Early MTV summers whispered and roared. Alongside blockbuster movies, black asphalt heat, and car-radio consolations, they formed a message: This is your time. In these three months of extra sun and fathomless night, make your own destiny.


No other season makes promises only you can keep.


Autumn beckons the body to burrow. With each visible breath and undressed tree, winter bids you come, see the world learning to die. And spring builds a cathedral, housing its grand revival service. Summer elevates you, places you in charge; its chords never resolve, never leave you alone. Maybe stronger hearts bear up under this. Not me.


So, yes, every summer cracks open something in me—something summer alone could never heal. But even a single, over-the-shoulder glance at this summer, at the fevered center of 2023, clarifies its place.

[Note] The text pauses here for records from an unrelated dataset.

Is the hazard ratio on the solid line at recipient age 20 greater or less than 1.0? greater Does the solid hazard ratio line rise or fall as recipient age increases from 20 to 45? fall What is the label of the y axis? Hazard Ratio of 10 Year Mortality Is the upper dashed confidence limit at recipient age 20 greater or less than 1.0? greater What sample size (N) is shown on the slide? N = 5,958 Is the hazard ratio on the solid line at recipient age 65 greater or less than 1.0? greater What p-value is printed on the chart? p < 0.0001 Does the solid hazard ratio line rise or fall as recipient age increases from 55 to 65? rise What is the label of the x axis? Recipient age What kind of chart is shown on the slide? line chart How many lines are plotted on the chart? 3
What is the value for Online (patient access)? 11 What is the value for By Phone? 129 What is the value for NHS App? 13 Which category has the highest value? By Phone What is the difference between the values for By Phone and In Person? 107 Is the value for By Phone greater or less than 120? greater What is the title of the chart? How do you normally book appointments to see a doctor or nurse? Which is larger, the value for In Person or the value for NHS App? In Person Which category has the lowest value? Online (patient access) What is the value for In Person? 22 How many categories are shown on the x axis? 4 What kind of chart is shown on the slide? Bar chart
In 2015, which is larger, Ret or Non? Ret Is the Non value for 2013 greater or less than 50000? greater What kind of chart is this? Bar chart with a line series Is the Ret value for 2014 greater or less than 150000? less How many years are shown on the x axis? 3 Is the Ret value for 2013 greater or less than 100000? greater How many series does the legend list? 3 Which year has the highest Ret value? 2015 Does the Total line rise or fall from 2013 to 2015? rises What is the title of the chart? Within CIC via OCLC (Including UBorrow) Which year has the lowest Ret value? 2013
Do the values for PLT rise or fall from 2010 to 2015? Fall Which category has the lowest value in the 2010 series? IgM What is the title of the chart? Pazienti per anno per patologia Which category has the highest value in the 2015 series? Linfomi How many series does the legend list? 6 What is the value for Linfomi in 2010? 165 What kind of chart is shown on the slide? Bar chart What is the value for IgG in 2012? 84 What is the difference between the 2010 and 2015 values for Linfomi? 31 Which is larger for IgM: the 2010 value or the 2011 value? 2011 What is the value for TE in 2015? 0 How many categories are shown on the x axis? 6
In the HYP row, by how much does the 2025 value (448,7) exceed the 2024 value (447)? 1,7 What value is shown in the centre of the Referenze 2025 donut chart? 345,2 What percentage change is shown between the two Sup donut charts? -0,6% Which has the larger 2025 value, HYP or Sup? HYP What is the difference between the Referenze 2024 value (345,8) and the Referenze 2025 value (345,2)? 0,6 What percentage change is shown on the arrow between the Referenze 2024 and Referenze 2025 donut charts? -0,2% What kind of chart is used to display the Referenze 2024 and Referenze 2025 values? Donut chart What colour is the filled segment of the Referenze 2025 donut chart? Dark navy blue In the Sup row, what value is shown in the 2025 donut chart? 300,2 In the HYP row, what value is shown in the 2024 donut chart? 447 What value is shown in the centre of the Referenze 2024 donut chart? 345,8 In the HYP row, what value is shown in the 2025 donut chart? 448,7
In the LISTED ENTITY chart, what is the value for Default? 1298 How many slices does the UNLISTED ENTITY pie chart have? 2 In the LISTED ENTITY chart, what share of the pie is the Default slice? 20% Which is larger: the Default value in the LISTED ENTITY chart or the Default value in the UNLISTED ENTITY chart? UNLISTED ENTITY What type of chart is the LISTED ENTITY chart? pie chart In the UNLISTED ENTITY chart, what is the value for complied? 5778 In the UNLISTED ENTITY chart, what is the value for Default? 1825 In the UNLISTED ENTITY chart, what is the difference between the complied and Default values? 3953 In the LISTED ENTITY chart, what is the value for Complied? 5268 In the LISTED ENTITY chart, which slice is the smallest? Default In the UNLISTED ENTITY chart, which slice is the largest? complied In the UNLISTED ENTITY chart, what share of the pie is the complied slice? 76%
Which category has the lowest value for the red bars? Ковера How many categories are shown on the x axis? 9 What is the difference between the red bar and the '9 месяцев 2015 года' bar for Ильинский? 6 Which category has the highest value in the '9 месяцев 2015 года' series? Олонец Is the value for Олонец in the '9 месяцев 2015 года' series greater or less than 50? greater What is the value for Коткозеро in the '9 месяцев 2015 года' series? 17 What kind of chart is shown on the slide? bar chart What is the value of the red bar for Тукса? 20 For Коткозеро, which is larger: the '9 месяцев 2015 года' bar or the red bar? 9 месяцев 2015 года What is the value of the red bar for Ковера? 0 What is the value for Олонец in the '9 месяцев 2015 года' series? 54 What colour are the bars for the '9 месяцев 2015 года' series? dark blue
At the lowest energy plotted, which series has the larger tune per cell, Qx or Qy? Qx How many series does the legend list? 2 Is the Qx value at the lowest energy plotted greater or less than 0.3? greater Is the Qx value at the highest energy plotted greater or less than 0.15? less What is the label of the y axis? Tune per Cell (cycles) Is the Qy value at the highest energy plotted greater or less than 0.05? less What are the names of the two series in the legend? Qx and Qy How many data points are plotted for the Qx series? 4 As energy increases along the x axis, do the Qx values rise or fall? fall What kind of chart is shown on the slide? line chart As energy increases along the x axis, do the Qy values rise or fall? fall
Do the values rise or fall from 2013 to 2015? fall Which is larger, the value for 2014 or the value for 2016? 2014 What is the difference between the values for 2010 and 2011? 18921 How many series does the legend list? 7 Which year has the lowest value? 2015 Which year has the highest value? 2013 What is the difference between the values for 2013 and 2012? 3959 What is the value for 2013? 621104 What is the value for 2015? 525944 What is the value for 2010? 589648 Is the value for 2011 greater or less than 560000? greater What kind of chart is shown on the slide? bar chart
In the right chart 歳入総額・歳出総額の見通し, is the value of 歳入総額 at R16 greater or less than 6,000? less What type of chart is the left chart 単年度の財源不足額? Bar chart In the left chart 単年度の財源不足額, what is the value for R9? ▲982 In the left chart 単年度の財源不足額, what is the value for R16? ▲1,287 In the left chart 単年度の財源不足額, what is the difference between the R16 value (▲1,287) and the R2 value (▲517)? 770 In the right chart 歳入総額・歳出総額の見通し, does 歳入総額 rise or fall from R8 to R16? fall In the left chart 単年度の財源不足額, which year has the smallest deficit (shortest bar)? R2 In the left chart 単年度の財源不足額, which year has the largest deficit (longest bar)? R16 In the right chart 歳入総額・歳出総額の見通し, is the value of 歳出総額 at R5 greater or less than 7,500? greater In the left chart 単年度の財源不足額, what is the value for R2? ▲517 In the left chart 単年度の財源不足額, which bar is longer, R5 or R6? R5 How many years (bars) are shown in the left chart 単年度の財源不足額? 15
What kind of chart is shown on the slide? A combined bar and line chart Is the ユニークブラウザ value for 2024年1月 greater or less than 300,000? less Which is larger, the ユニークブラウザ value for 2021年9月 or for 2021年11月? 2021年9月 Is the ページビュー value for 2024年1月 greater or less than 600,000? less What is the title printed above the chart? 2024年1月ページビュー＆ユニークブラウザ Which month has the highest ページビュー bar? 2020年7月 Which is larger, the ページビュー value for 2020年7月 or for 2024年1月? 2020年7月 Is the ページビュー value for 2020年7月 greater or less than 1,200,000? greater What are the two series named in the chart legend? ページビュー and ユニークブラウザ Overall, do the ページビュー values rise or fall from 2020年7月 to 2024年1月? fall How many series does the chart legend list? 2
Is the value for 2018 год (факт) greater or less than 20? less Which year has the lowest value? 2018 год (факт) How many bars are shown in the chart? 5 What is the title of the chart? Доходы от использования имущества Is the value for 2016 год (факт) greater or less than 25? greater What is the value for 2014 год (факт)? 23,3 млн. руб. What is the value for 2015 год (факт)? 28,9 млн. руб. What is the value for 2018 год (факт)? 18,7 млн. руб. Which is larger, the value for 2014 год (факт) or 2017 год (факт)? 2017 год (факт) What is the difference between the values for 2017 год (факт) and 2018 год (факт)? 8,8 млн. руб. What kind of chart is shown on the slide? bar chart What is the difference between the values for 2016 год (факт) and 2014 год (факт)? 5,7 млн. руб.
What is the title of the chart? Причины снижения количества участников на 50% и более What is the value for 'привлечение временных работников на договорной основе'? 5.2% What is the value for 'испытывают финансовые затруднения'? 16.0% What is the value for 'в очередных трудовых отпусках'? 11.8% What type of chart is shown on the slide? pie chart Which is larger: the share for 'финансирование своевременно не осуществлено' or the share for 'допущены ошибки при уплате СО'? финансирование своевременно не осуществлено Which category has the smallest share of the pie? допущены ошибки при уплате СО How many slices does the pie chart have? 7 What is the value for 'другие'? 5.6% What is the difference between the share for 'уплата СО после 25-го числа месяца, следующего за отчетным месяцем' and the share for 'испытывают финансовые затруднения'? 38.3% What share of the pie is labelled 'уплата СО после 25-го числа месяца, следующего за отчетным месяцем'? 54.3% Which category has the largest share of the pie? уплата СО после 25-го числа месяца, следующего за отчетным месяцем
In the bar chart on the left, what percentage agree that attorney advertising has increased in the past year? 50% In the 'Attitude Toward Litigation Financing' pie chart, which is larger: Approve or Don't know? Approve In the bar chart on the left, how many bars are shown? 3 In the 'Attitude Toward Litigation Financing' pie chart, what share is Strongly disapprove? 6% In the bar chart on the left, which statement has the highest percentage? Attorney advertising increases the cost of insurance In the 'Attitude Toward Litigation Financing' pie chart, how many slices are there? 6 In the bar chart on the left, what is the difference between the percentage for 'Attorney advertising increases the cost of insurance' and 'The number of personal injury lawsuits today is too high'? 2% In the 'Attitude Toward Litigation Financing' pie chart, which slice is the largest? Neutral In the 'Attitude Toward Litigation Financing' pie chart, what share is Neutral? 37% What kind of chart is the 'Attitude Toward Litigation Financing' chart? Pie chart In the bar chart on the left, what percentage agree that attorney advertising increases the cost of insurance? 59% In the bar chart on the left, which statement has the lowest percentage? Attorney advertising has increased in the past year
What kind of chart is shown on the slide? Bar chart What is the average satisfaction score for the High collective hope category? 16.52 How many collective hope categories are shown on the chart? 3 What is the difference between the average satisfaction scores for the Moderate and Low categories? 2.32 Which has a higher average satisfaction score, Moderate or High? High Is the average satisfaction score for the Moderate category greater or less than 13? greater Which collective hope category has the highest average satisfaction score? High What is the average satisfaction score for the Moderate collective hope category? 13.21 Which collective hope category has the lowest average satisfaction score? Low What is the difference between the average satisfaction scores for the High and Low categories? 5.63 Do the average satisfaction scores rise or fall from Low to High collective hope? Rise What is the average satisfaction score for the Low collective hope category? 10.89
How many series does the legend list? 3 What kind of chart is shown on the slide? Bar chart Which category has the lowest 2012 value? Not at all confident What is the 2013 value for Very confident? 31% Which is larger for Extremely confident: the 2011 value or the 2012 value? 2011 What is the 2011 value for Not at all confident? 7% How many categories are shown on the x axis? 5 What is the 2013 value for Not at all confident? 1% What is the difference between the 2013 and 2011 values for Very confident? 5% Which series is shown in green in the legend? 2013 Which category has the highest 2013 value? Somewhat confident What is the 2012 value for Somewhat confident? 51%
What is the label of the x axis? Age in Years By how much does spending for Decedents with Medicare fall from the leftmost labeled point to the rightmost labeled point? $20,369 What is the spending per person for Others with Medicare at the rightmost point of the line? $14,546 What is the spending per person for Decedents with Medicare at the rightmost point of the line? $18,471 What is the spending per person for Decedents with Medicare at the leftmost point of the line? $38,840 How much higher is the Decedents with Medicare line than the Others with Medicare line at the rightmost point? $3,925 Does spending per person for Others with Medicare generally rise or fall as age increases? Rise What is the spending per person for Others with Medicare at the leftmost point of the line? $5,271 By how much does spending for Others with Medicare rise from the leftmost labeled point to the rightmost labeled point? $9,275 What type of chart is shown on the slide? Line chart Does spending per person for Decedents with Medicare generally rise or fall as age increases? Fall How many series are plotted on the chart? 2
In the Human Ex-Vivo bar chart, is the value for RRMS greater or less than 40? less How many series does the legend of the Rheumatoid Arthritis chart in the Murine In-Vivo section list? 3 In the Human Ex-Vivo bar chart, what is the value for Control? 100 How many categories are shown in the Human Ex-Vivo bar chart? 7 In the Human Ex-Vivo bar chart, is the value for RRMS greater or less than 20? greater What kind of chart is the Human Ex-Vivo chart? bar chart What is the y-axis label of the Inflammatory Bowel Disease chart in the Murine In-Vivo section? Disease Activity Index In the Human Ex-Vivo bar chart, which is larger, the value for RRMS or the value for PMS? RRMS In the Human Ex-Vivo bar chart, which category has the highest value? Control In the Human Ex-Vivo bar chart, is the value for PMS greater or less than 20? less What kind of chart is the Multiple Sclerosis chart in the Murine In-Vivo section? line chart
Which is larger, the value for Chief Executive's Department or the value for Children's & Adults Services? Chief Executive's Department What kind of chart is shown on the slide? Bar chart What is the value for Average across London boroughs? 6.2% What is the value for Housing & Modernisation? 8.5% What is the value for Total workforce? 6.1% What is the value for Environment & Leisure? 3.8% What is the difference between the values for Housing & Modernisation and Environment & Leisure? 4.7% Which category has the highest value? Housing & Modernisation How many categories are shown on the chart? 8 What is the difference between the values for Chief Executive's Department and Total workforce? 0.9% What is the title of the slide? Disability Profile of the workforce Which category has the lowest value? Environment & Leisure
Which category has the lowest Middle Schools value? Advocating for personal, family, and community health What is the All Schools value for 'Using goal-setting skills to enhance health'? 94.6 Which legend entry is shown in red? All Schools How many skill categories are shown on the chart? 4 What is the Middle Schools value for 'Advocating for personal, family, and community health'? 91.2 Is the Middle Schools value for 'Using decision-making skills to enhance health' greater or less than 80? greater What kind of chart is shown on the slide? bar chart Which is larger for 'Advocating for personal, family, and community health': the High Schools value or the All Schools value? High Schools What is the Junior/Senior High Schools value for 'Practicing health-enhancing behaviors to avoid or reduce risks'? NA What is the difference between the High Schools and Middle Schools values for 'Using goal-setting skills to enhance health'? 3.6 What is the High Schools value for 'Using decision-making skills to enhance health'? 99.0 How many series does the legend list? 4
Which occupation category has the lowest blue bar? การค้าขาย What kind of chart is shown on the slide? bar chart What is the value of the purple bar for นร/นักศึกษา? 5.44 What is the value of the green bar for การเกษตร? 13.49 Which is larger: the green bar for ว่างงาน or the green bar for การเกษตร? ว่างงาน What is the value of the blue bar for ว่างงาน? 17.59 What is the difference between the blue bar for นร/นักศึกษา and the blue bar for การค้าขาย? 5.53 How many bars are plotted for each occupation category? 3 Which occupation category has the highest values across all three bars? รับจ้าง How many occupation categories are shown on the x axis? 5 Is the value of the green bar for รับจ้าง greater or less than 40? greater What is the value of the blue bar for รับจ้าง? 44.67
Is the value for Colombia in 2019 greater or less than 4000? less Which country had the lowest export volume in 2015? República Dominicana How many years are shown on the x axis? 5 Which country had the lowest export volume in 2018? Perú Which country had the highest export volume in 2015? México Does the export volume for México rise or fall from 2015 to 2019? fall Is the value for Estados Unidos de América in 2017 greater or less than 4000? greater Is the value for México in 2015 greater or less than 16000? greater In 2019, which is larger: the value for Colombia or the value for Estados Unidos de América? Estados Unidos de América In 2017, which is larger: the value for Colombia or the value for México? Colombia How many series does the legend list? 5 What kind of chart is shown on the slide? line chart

This summer of growing pains, hospital food, and back muscles stretched by callous beds. This summer, with whole weeks erased by memory loss and diagnoses like trap doors. This summer with basement couches and hungry, untouched limbs. This summer of flirting with deism and vacation interruptus (or whatever the Latin is for leaving Michigan a day early). This summer, it's sun soaking through like rain, and it's rain showing up at all the wrong times.


Each of these sentences deserves its own essay and each rejects the proposition, showing concern for other people, for their rights to their own summers. So I answer summer’s charge in one way at least—I keep the car running.


 
No one’s making sense of this summer in the next 200 words. But I know one truth—maybe just the one. Describing our scenes and seasons matters.
 

Taking the wheel on a late-summer Monday morning, two days past Chicago, I steer the car the best I know how, toward the horizon and some hazy future shape. But an endless present tense surrounds, parting just enough for me to drive through.


And the clouds rend themselves, in the near heavens as it is on Earth. An old Waterdeep song strains, setting the height and depth and width of divine love to music. Making peace between my five senses and whatever memory is seems more fraught than getting through Mississippi.


Let me pull over here, empty the contents of my sleeves. If I show you what I’m up to, you’ll probably shrug. No one’s making sense of this summer in the next 200 words. But I know one truth—maybe just the one. Describing our scenes and seasons matters.


There’s something sacred in the specifics, something to the fine print. A simple spell allows Bruce Springsteen to visit the Midwest and sing of both heaven and hell as neighborhoods in New Jersey. Something sets Jason Isbell free to tell about the rough timber “shipping out of Fond du Lac” even if you’ve never been there, of longing to be carried into the Alabama pines. He knows we take on the texture of our work, that days and nights will come when a body longs to be swallowed by the wildness of wherever it calls home.


And so I write my summer scenes and send them up to you like a flare, signal I’m alive. Maybe you read this and send your flare skyward too. Another and another come in time and the colors converge, no longer a series of SOS messages but a fireworks show. Hiss and smoke, arrows, and circles of light recreate the sky.


In this, a sure and vanishing response to all the doubt and disappointment: we will take a sliver of the season back, and we’ll do it together. Here, on one more late-summer night, we make our church.